In response to public health and safety concerns about the appropriateness of decontaminating certain respirators, the agency is reissuing certain emergency use authorizations (EUAs) to specify which respirators are appropriate for decontamination. Based on the FDA’s increased understanding of the performance and design of these respirators, the FDA has decided that certain respirators should not be decontaminated for reuse by health care personnel. For example, the FDA has learned from the Centers for Disease Control and Prevention's (CDC) National Institute for Occupational Safety and Health (NIOSH) testing that authorized respirators manufactured in China may vary in their design and performance. As such, the FDA has determined that the available information does not support the decontamination of these respirators and has accordingly revised the relevant EUAs. In addition, the FDA is also revising relevant EUAs to no longer authorize decontamination or reuse of respirators that have exhalation valves.


“During this unprecedented global pandemic, the FDA continues to provide flexibility and adapt to the evolving needs of Americans based on data and science. We are committed to carefully evaluating available information and will continue to take action when there is a need to do so to protect the public health,” said Anand Shah, M.D., FDA Deputy Commissioner for Medical and Scientific Affairs. “While we continue to support efforts to meet the urgent need for respirators, we are also doing everything in our authority to ensure health care personnel are adequately protected. As part of those efforts, we are announcing that we have revised and reissued a number of EUAs to amend which respirators are authorized to be decontaminated.”

Among other things, the FDA has reissued the EUAs for:

  • Non-NIOSH-Approved Disposable Filtering Facepiece Respirators Manufactured in China by revising the Scope of Authorization such that authorized respirators listed in Appendix A will no longer be authorized if decontaminated.

  • Multiple decontamination systems so that they 1) are no longer authorized to decontaminate respirators manufactured in China, where applicable, and 2) only authorize decontamination of non-cellulose respirators that do not have an exhalation valve that are either authorized in the NIOSH-Approved Air Purifying Respirators for Use in Health Care Settings During Response to the COVID-19 Public Health Emergency EUA or that are authorized and identified in Exhibit 1 of the EUA for Imported, Non-NIOSH-Approved Disposable Filtering Facepiece Respirators to be decontaminated.

According to CDC’s recommendations, decontaminated respirators should only be used when new FDA-cleared N95 respirators, NIOSH-approved N95 respirators, or other FDA authorized respirators are not available.

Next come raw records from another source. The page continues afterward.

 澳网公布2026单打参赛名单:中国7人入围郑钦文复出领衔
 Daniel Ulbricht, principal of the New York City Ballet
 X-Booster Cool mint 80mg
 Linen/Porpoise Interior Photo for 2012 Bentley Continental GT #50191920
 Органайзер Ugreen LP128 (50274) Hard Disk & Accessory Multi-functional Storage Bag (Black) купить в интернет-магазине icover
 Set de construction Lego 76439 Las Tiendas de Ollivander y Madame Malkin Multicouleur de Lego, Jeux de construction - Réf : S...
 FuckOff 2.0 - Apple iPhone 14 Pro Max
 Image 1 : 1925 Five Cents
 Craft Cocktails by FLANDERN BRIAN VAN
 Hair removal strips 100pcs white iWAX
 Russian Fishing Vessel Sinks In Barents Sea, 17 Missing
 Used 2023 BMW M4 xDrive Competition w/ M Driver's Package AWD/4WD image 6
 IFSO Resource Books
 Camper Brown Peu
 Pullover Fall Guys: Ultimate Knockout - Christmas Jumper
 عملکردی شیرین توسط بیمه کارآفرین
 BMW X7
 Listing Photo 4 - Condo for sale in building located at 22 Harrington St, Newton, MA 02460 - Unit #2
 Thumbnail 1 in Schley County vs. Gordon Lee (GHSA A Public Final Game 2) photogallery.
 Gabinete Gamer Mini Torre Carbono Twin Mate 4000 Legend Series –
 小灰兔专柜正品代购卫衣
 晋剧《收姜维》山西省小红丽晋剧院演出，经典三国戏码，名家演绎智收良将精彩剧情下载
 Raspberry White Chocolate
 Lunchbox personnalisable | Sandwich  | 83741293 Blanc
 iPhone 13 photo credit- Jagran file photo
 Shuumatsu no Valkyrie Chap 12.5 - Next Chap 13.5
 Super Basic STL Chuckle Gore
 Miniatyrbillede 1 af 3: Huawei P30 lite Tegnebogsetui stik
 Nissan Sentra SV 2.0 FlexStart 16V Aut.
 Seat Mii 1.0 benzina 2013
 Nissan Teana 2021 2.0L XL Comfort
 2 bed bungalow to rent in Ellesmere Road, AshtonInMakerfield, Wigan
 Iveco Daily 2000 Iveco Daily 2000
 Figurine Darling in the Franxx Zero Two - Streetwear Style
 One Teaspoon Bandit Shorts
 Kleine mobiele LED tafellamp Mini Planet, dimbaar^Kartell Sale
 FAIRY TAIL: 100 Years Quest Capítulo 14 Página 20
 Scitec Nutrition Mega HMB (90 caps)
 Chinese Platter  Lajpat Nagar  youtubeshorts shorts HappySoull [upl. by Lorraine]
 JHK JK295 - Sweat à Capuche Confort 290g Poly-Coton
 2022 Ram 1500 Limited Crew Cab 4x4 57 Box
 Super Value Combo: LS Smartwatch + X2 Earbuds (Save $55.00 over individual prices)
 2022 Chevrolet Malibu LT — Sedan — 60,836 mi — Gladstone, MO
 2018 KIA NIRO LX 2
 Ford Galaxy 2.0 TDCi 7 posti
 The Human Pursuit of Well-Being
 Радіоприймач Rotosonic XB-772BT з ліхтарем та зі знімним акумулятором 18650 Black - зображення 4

The decontamination systems are only authorized to decontaminate non-cellulose compatible N95 respirators. As such, health care personnel should not reuse a respirator that is incompatible with an authorized decontamination system but has nonetheless been decontaminated. Users of any respirator (whether or not decontaminated) should always assess for proper fit after placement. Respirators with poor fit, visible soiling, or damage should not be used.

The FDA continues to be vigilant and take prompt action on imported, non-NIOSH-approved respirators to ensure health care personnel receive adequate protection. For instance, the FDA is also reissuing the two EUAs covering imported respirators by tightening criteria in the Non-NIOSH-Approved Disposable Filtering Facepiece Respirators Manufactured in China as well as in the Imported, Non-NIOSH-Approved Disposable Filtering Facepiece Respirators tonot only include new language related to decontamination as noted above, but also to revise the Scope of Authorization with respect to which jurisdictions are included in the criteria for eligibility in both EUAs, among other revisions.

The FDA, an agency within the U.S. Department of Health and Human Services, protects the public health by assuring the safety, effectiveness, and security of human and veterinary drugs, vaccines and other biological products for human use, and medical devices. The agency also is responsible for the safety and security of our nation’s food supply, cosmetics, dietary supplements, products that give off electronic radiation, and for regulating tobacco products.